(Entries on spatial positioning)
-------
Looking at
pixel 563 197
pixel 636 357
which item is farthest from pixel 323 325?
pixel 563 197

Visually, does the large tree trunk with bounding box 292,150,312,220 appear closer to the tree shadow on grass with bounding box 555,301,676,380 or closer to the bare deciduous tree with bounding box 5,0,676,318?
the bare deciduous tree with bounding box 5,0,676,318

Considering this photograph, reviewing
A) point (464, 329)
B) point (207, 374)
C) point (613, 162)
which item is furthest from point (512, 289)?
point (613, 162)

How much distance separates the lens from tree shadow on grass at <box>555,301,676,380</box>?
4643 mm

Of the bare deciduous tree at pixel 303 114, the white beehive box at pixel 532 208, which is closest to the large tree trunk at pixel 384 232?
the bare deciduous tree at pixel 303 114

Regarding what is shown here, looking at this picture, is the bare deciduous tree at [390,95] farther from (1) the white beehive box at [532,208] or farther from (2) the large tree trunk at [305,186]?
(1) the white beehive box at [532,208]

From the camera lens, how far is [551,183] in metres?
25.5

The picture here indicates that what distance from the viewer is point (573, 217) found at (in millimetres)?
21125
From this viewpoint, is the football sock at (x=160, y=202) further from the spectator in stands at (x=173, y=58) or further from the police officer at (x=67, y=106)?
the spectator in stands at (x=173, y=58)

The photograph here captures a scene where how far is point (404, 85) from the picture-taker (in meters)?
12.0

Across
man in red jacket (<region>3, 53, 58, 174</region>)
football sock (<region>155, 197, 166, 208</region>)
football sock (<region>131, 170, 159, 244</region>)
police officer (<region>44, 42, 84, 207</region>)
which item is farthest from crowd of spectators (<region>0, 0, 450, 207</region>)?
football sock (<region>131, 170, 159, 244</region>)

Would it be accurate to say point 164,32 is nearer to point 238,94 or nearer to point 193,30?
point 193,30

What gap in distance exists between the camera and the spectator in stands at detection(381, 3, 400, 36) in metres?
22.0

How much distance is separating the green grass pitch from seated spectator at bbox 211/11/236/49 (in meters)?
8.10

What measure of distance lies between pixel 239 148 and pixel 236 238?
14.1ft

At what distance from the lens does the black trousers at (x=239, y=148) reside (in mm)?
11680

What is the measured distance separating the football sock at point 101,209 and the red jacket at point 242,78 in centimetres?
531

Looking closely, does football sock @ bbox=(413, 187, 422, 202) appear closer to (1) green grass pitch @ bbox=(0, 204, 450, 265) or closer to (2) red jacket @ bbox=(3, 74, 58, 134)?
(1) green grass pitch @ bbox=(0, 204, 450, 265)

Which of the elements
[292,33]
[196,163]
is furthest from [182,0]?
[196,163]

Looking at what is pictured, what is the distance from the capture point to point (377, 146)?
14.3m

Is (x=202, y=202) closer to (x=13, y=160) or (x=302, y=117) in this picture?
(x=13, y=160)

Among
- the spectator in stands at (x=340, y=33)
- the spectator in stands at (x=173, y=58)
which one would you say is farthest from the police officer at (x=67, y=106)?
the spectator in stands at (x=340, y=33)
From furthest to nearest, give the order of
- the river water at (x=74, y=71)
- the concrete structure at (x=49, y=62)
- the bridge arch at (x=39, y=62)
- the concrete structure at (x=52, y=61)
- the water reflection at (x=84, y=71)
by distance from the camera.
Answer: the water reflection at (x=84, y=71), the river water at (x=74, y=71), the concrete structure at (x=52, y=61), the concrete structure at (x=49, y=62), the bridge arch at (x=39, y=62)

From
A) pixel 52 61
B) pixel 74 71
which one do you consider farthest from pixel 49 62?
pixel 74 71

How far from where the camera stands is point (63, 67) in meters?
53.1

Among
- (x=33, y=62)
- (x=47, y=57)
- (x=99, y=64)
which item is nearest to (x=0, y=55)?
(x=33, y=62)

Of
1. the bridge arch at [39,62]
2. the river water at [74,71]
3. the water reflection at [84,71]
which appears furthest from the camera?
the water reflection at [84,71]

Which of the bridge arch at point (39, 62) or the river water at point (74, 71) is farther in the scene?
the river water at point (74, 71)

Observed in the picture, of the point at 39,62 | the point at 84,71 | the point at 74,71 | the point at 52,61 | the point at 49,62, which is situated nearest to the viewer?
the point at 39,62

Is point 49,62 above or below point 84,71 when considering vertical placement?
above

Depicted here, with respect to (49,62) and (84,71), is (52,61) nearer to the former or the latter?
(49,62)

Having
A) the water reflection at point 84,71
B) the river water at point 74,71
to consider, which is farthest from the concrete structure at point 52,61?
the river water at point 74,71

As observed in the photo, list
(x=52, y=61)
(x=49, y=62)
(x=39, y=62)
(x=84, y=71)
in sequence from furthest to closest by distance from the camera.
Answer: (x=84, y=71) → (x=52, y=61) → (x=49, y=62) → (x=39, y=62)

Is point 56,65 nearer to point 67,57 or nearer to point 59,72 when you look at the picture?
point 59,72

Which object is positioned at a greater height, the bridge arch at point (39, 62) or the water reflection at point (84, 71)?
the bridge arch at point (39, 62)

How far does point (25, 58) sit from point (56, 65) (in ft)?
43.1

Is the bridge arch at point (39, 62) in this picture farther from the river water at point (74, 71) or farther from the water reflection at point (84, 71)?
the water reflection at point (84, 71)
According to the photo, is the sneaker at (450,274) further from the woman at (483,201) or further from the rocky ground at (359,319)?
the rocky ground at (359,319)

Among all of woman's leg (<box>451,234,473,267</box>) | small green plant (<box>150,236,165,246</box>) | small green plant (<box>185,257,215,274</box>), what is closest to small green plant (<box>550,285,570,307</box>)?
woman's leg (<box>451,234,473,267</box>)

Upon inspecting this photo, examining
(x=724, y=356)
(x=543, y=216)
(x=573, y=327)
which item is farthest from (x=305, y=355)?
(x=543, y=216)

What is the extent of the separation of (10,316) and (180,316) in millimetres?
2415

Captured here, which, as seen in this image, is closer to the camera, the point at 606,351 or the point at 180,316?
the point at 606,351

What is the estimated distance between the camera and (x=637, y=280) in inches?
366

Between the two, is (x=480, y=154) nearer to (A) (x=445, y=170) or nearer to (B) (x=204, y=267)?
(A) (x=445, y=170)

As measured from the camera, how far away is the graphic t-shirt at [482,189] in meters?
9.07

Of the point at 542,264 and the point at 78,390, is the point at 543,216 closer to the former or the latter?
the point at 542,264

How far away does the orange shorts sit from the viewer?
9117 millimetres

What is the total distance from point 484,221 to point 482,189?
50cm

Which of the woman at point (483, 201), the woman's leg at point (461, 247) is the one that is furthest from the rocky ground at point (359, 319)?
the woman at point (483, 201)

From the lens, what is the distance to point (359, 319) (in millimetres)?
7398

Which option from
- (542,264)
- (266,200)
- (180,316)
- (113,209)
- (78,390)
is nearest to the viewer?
-------
- AIM OF THE EXERCISE -
Word for word, quote the lines from the line containing "According to the" through the end of the material, both included, and nothing else.

- WORKED ANSWER -
According to the photo, is the sneaker at (450,274) further from the woman at (483,201) or further from the rocky ground at (359,319)?
the rocky ground at (359,319)

Among all of woman's leg (<box>451,234,473,267</box>) | small green plant (<box>150,236,165,246</box>) | small green plant (<box>185,257,215,274</box>), what is closest to small green plant (<box>550,285,570,307</box>)?
woman's leg (<box>451,234,473,267</box>)

Upon inspecting this photo, examining
(x=724, y=356)
(x=543, y=216)
(x=573, y=327)
which item is farthest from (x=305, y=355)?
(x=543, y=216)

What is the extent of the separation of (10,316) and (180,316) in millimetres?
2415

Captured here, which, as seen in this image, is closer to the camera, the point at 606,351 or the point at 180,316?
the point at 606,351

What is the estimated distance between the camera and (x=637, y=280) in inches?
366

Between the two, is (x=480, y=154) nearer to (A) (x=445, y=170) or nearer to (B) (x=204, y=267)?
(A) (x=445, y=170)

As measured from the camera, how far away is the graphic t-shirt at [482,189] in meters?
9.07

Of the point at 542,264 and the point at 78,390, is the point at 543,216 closer to the former or the latter?
the point at 542,264

How far away does the orange shorts sit from the viewer?
9117 millimetres

What is the total distance from point 484,221 to point 482,189?
50cm

Which of the woman at point (483, 201), the woman's leg at point (461, 247) is the one that is furthest from the rocky ground at point (359, 319)?
the woman at point (483, 201)

From the lens, what is the distance to point (359, 319) (in millimetres)?
7398

Which option from
- (542,264)
- (266,200)
- (180,316)
- (113,209)
- (78,390)
is nearest to the viewer?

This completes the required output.